机器学习 - 决策树
目录
机器学习-决策树
1.什么是问题树?
请思考以下场景
1.1.玩过猜字游戏吗?
1.2.如何通过几个问题区分“猫狗鸡鸭”?
1.2.1.他们的特征是什么?
物种 | 腿的数量 | 有没有脚蹼 | 喙的形状 | 会不会游泳 |
---|---|---|---|---|
猫 | 4 | 没有 | 没有 | 不会 |
狗 | 4 | 没有 | 没有 | 会 |
鸡 | 2 | 没有 | 尖 | 不会 |
鸭 | 2 | 有 | 扁 | 会 |
数据的表示方法:
- 类别:猫、狗、鸡、鸭
- 特征:腿的数量、有没有脚蹼、喙的形状,会不会游泳
1.2.2.以下是一种区分方法
思考1:以上是不是唯一的方法?
思考2:哪种判定方式更好?
思考3:如何更有效的区分?
- 如果某个特征区分问题更有效?
- 怎么判断问题更有效?
2.为什么需要决策树
此刻你可能会想到:
1. 寻找关键性问题!
2. 什么是关键性问题?
3. 怎么寻找关键性问题?
2.1.理论依据是什么?
“香农”提出信息论,其中对信息的度量成为香农熵,简称“熵(Entropy)”
在分类问题中,假设存在类别集合为 $ (X_1, X_2, … X_n) $ ,将类别 $ X_i $ 的信息定义为:
$ l(X_i) = -log(P(X_i))$ , 其中 $ P(X_i)$为 $X_i $的概率
熵:信息的数学期望值: $ H= -\sum_{i=1}^n P(X_i) log(P(X_i))$
思考4:怎么理解熵?
- 信息量越大,熵越小
- 信息量越小,熵越大
思考5:为什么使用对数表示信息?
概率 vs 信息
- 概率越大,信息量越小
- 概率越小,信息量越大
- 多个事件同时发生的概率是多个事件发生概率相乘,总信息量是多个事件信息量相加
练习1:给定以下数据集,写出熵的计算方法
$$ H= -\sum_{i=1}^n P(X_i) log(P(X_i)) $$
from math import log
def create_dataset():
features = ['legs', 'flippers', 'beak', 'swim']
dataset = [
[4, 0, 'No', 'No', 'cat'],
[4, 0, 'No', 'No', 'cat'],
[4, 0, 'No', 'No', 'cat'],
[4, 0, 'No', 'Yes', 'dog'],
[4, 0, 'No', 'Yes', 'dog'],
[2, 0, 'Sharp', 'No', 'chicken'],
[2, 0, 'Sharp', 'No', 'chicken'],
[2, 1, 'Flat', 'No', 'duck']
]
return dataset, features
def calc_entropy(dataset):
count = len(dataset)
class_counter = {}
for vector in dataset:
cls = vector[-1]
class_counter[cls] = class_counter.get(cls, 0) + 1
entropy = 0.0
for key in class_counter.keys():
prob = float(class_counter[key])/count
entropy -= prob * log(prob)
return entropy
dataset, features = create_dataset()
entropy = calc_entropy(dataset)
print('Entropy: {}'.format(entropy))
Entropy: 1.3208883431493221
3.怎么构建决策树
核心问题:如何通过划分数据集计算信息量的提升来找到最有效的数据特征
练习2:重新划分数据集,将符合指定特征值的数据提取出来组合新的数据集合
def split_dataset(dataset, feature, value):
new_dataset = []
for data in dataset:
if data[feature] == value:
new_data = data[:feature]
new_data.extend(data[feature+1:])
new_dataset.append(new_data)
return new_dataset
小实验1:以下将有脚蹼和没有脚蹼的数据集划分出来
feature = features.index('flippers')
with_flipper_dataset = split_dataset(dataset, feature, 1)

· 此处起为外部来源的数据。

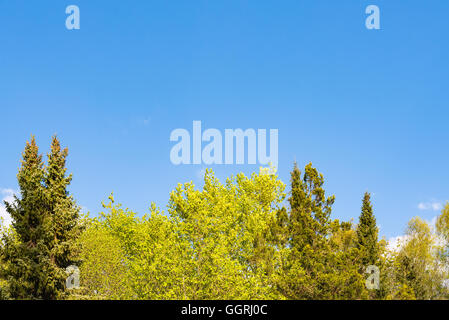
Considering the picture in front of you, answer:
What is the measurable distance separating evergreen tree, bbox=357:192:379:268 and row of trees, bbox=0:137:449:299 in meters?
0.09

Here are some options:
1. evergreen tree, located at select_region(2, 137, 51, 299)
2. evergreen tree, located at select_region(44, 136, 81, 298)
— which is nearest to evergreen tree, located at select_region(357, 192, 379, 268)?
evergreen tree, located at select_region(44, 136, 81, 298)

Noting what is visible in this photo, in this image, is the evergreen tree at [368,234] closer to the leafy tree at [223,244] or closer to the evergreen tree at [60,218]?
the leafy tree at [223,244]

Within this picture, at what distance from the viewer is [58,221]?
3269 cm

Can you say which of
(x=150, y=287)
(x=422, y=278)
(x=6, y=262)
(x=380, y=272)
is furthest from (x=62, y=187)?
(x=422, y=278)

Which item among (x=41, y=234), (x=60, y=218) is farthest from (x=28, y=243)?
(x=60, y=218)

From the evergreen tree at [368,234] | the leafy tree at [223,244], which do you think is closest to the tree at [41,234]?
the leafy tree at [223,244]

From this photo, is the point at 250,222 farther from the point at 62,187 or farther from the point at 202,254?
the point at 62,187

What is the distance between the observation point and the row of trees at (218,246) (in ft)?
104

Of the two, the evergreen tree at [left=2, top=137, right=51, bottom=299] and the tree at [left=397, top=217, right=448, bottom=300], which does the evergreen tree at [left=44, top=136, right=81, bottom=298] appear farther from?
the tree at [left=397, top=217, right=448, bottom=300]

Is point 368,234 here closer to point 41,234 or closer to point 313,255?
point 313,255

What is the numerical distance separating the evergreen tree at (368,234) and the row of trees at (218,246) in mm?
89

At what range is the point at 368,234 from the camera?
143 ft

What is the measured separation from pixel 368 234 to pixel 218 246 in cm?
1600
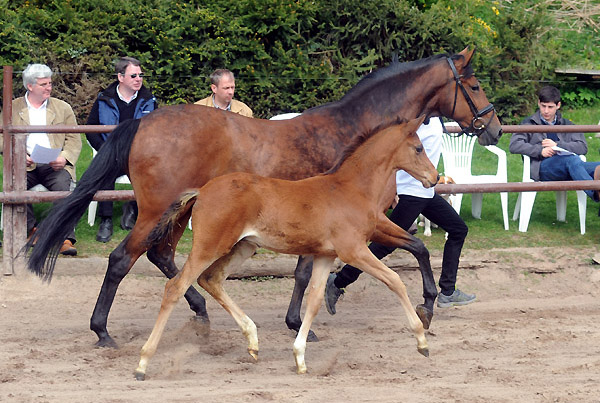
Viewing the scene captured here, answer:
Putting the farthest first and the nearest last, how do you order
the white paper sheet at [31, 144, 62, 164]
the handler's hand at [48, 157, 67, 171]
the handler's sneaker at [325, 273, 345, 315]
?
the handler's hand at [48, 157, 67, 171] → the white paper sheet at [31, 144, 62, 164] → the handler's sneaker at [325, 273, 345, 315]

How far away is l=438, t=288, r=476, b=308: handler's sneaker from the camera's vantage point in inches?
296

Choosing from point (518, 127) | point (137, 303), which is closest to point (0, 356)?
point (137, 303)

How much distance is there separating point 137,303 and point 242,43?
4.15 m

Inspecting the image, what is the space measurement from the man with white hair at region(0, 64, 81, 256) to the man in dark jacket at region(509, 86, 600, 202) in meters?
4.34

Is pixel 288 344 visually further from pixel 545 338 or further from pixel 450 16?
pixel 450 16

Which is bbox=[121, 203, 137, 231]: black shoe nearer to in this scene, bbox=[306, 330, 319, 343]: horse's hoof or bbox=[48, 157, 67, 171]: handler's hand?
bbox=[48, 157, 67, 171]: handler's hand

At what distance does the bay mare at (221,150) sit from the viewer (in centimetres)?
613

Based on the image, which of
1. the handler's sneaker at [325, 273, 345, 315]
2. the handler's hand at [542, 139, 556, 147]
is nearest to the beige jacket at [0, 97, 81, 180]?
the handler's sneaker at [325, 273, 345, 315]

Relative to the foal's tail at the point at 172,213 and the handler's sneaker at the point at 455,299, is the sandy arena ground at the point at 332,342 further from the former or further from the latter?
the foal's tail at the point at 172,213

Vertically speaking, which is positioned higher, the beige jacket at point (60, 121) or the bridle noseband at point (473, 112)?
the bridle noseband at point (473, 112)

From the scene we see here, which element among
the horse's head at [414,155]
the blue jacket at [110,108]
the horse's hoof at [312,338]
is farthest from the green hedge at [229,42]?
the horse's head at [414,155]

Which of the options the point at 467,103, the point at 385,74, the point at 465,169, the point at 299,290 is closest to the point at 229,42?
the point at 465,169

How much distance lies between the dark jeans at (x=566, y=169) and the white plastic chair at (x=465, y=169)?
0.42 metres

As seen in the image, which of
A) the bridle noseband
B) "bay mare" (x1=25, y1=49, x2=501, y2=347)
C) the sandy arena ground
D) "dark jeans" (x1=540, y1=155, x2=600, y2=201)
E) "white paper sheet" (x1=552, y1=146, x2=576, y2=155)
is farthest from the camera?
"white paper sheet" (x1=552, y1=146, x2=576, y2=155)
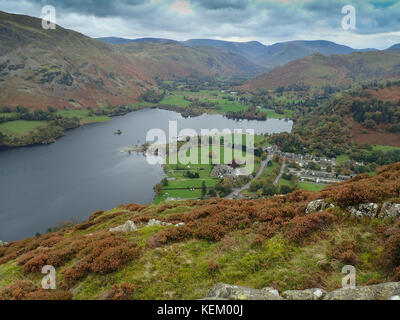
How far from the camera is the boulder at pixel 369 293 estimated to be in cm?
751

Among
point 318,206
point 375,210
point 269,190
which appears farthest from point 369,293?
point 269,190

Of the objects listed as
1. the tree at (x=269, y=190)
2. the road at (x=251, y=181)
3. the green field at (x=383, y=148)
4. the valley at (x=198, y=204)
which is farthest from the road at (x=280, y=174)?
the green field at (x=383, y=148)

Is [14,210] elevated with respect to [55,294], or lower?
lower

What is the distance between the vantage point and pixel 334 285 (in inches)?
379

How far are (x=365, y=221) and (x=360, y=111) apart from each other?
593ft

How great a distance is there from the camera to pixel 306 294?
29.5 feet

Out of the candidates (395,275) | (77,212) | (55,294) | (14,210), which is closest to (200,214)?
(55,294)

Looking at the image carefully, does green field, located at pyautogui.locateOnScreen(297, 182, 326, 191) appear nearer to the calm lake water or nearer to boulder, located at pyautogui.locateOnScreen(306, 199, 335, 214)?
the calm lake water

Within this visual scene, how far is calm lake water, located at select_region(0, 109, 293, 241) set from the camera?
248 feet

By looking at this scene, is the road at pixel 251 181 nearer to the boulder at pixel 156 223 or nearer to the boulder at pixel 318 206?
the boulder at pixel 156 223

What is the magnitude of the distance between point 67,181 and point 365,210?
107733 mm

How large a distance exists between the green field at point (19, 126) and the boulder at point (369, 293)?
17682 centimetres

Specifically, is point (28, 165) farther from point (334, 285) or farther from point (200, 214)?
point (334, 285)

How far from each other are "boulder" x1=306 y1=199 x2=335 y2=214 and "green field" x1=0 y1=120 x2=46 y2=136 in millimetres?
172459
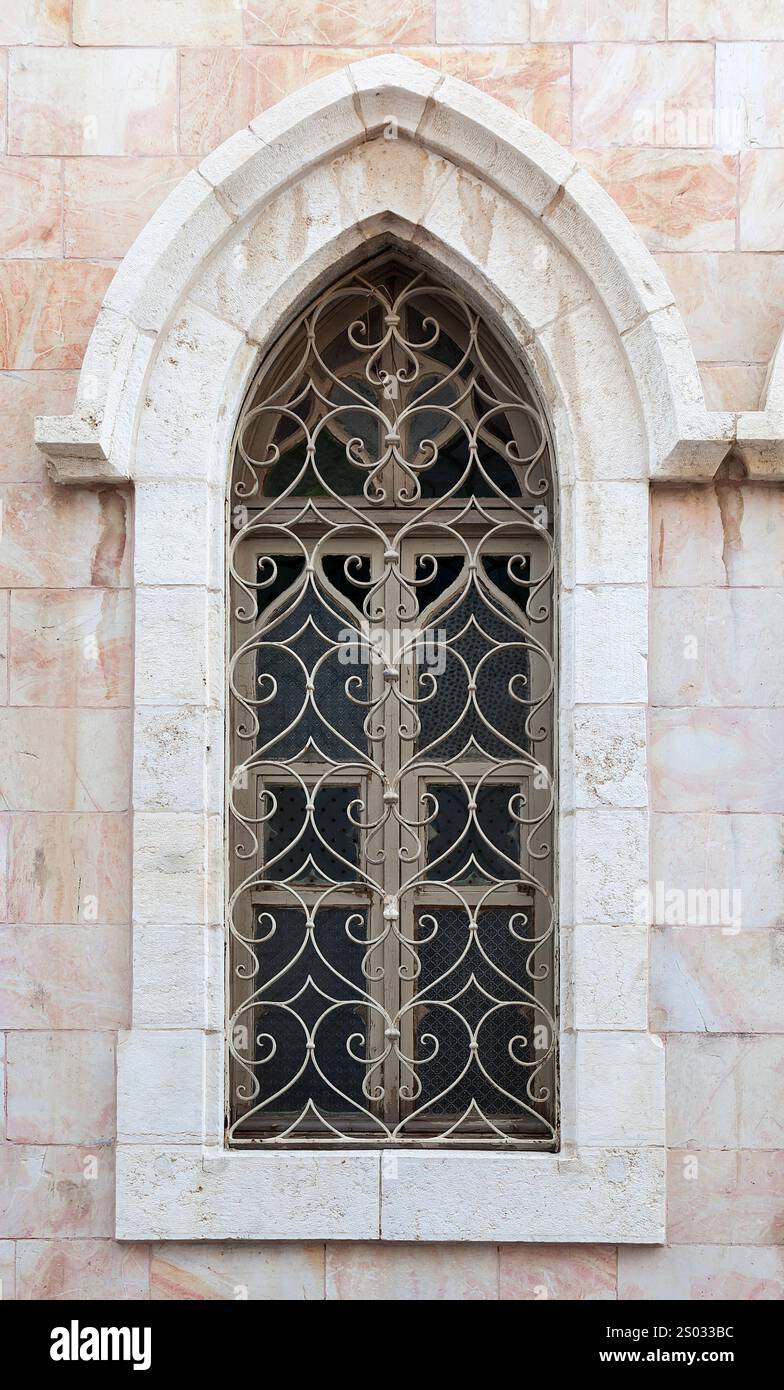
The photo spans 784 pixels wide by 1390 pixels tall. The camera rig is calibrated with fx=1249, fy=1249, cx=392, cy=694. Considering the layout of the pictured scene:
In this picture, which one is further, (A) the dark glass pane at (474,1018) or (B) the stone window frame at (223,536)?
(A) the dark glass pane at (474,1018)

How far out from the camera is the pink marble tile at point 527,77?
448 centimetres

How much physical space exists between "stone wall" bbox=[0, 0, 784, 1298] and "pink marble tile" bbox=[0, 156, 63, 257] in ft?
0.03

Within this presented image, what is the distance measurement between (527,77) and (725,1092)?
3676 millimetres

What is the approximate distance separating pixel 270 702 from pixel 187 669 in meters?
0.39

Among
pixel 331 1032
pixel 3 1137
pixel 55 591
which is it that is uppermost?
pixel 55 591

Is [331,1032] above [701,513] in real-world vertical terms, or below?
below

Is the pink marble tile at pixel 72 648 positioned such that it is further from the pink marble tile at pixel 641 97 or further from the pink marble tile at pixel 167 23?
the pink marble tile at pixel 641 97

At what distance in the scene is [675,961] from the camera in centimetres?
440

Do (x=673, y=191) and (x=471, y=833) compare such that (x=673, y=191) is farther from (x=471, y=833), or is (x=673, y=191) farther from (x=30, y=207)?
(x=471, y=833)

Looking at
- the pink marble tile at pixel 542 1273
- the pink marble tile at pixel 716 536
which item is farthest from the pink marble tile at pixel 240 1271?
the pink marble tile at pixel 716 536

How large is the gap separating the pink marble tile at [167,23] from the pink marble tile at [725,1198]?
171 inches

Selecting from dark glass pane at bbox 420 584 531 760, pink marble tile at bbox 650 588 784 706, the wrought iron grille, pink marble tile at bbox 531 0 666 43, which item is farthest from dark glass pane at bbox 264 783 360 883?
pink marble tile at bbox 531 0 666 43
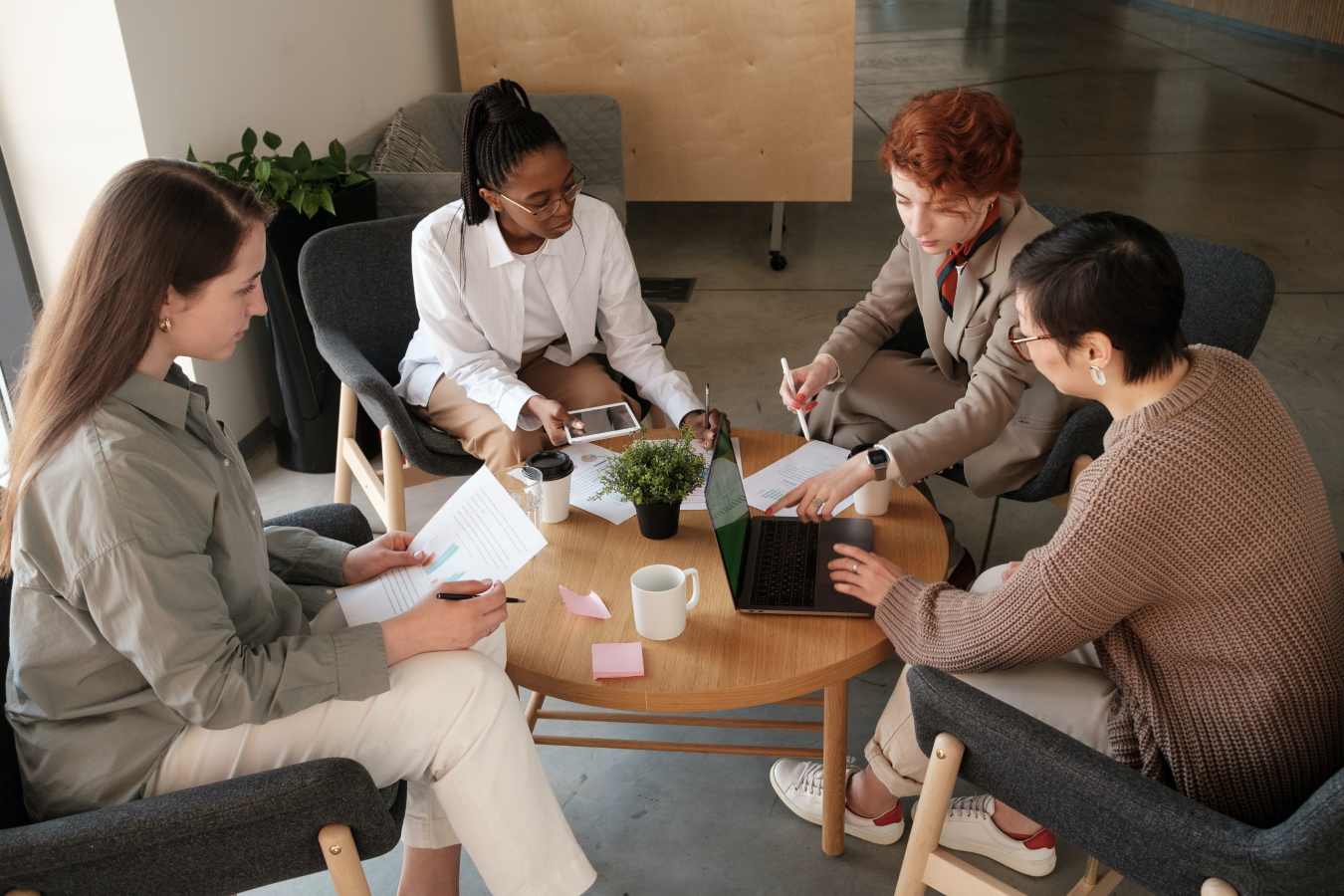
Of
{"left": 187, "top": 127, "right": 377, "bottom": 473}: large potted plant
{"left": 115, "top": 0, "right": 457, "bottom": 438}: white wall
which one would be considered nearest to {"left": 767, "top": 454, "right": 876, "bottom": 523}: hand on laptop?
{"left": 187, "top": 127, "right": 377, "bottom": 473}: large potted plant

print('Dataset with flippers:')
print(with_flipper_dataset)
print('Dataset without flippers:')
with_flipper_dataset = split_dataset(dataset, feature, 0)
print(with_flipper_dataset)
Dataset with flippers:
[[2, 'Flat', 'No', 'duck']]
Dataset without flippers:
[[4, 'No', 'No', 'cat'], [4, 'No', 'No', 'cat'], [4, 'No', 'No', 'cat'], [4, 'No', 'Yes', 'dog'], [4, 'No', 'Yes', 'dog'], [2, 'Sharp', 'No', 'chicken'], [2, 'Sharp', 'No', 'chicken']]
思考6:怎么表示最好的特征?
- 信息增益:通过观察信息熵的变化求得
def select_best_feature(dataset, features):
feature_count = len(dataset[0])-1
current_entropy = calc_entropy(dataset)
feature_selected = None
best_entropy_gain = 0
dataset_size = len(dataset)
sub_datasets = {}
sub_features = []
for i in range(feature_count):
feature_values = set([vector[i] for vector in dataset])
subset_entropy = 0.0
print(' Calculating entropy by splitting dataset with feature[{0}]'.format(features[i]))
subsets = {}
for value in feature_values:
print(' Splitting dataset with feature[{0}]=={1}'.format(features[i], value))
subset = split_dataset(dataset, i, value)
subsets[value] = subset
prob = (len(subset)*1.0)/dataset_size
subset_entropy += prob * calc_entropy(subset)
print(' Subset:', subset)
print(' Entropy:', subset_entropy)
entropy_gain = current_entropy-subset_entropy
print(' Entropy gain: {}'.format(entropy_gain))
if best_entropy_gain < entropy_gain:
best_entropy_gain = entropy_gain
feature_selected = i
sub_datasets = subsets
sub_features = features[:feature_selected]
sub_features.extend(features[feature_selected+1:])
return feature_selected, sub_datasets, sub_features
小实验2:请在数据全集上运行计算出最优数据特征
best_feature, sub_datasets, sub_features = select_best_feature(dataset, features)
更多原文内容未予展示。